**Problem details**.
Decide whether each statement agrees with the text on friendly feedback below, answering yes or no and quoting the words that settle it: (a) the text counts a thesis or dissertation advisor among the gatekeepers for your writing; (b) according to the text, gatekeepers do not give feedback; (c) the text holds that a friendly reader can encourage you and still give honest criticism.

**Source text**.
━━━━
Friendly Feedback: How to Ask

Let’s talk about friendly feedback, which means feedback on your academic writing from someone whose goal is to help you develop your document (peer, colleague, friend, mentor, writing coach, editor) before you send it to someone who is a gatekeeper for your writing (journal editor, publisher, thesis/dissertation advisor or committee). Now, don’t get me wrong–those gatekeepers will give you feedback as well, and it will help you develop your writing. It might even be delivered in a friendly way! But here I’m focusing on how you can ask someone to help you out and also clarify what you need from them.

You’ve already chosen who to ask, and they’ve agreed. Before hitting send, take a few steps to ensure you both have a good experience.

Step 0: Assess your emotional state regarding this draft. Your emotional state might be the most important thing for you to recognize, own, and share with the person who is going to read for you. If you are feeling a ton of imposter syndrome and critically-delivered feedback is going to crush your soul and prevent you from finishing this thing, please let your reader know. Ask them to provide plenty of encouragement. Your friendly reader can encourage you while also giving you honest, constructive feedback. You also want to gauge your emotional state before you try to do step 1, so you can determine if you are able to give your own draft a fair assessment.
━━━━
**Recorded information**.
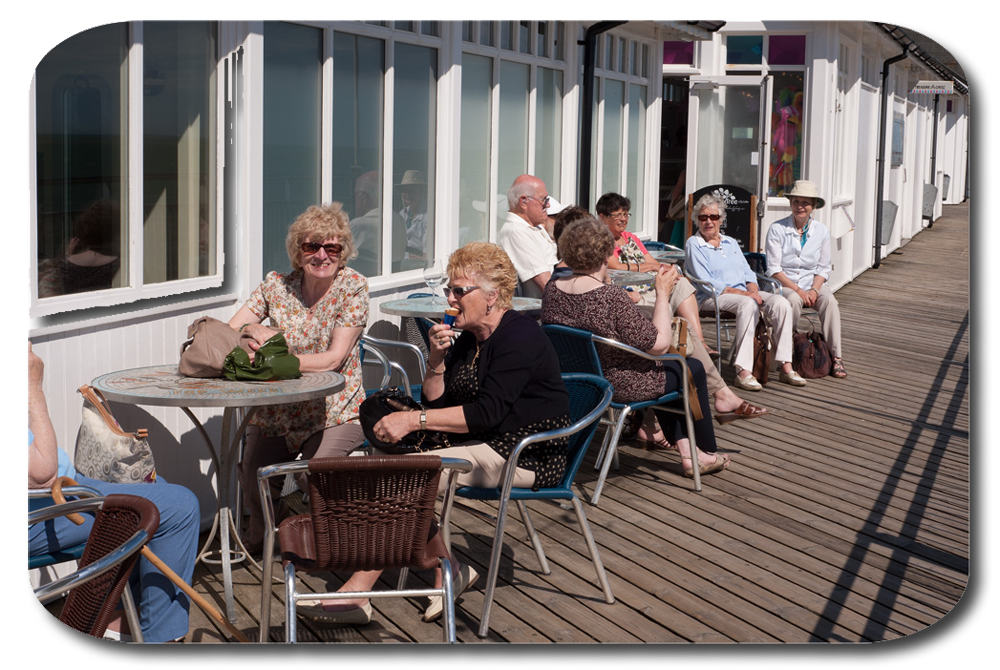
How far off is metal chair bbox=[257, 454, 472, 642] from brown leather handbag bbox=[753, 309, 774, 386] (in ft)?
15.9

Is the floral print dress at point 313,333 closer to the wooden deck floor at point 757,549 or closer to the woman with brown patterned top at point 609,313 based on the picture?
the wooden deck floor at point 757,549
━━━━
**Solution**.
(a) Yes: "journal editor, publisher, thesis/dissertation advisor or committee"
(b) No: "those gatekeepers will give you feedback as well"
(c) Yes: "Your friendly reader can encourage you while also giving you honest, constructive feedback."